Justamente, el hecho de apelar a situaciones tópicas y alegóricas para representar los años finales de Ceausescu, es lo que vuelve notorias y decisivas las diferencias entre este film de Mitulescu y Bucarest 12:08, estrenado este mismo año. Para Mitulescu, la dictadura es apenas un marco, con una incidencia nula sobre la puesta en escena. Dicho de otro modo: modificando un personaje aquí y allá, cambiando unos pocos elementos de un paisaje o doblando a los actores, su película podría pasar por una italiana (Amarcord, por ejemplo, si acá hasta hay un viejo trepándose al techo como el tío del film de Federico Fellini que se subía al árbol), o por una película francesa o argentina que se ocupa de la vida de un pueblo, incluso por su modo a veces explícito (las canciones de propaganda cantadas en la escuela) y a veces alegórico (“el globo de la libertad” que inflan los chicos, casi al final) de representar la dictadura. Para Porumboiu, en cambio, ese final de Ceaucescu era recordado durante un día y sin flashbacks, y en vez de salvar a los personajes volviéndolos emblemáticos y luchadores y víctimas, como hace Mitulescu, los confrontaba con ellos mismos, interpelaba al espectador (al rumano, y a través de los rumanos a los del mundo) sobre el lugar de cada uno en los procesos históricos. Y no sólo eso: lo decisivo estaba en que ponía en cuestión los dispositivos de representación audiovisual de ese momento.

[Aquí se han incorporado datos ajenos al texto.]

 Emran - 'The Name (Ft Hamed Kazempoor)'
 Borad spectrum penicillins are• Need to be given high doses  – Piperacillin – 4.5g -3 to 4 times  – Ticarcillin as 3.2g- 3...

Con la cuestión de la visita de Ceausescu, parecía que Mitulescu podía construir un sistema más interesante, incluso haciendo jugar el fuera de campo, como lo había hecho Luis García Berlanga en Bienvenido Mr. Marshall, o Ettore Scola en Un día muy particular. Pero no. La ambición artística de Mitulescu es más pequeña y provinciana, conservadora y limitada, porque prefiere hacer una película de viñetas y paralelos entre el cambio del régimen y el cambio vital de personajes que se liberan y crecen y dejan atrás un tiempo y un modo de vida. Esas imágenes tomadas de lo que registró la televisión de la caída de Ceausescu, de gente enfurecida gritando, que tan extraordinariamente habían empleado Farocki y Ujica en Videogramas de una revolución, aquí se vuelven, una vez más, una posibilidad abortada, la confirmación de que había otras películas posibles, pero Mitulescu eligió hacer una más redituable y tierna, quitándole el filo con el que corta el espesor político.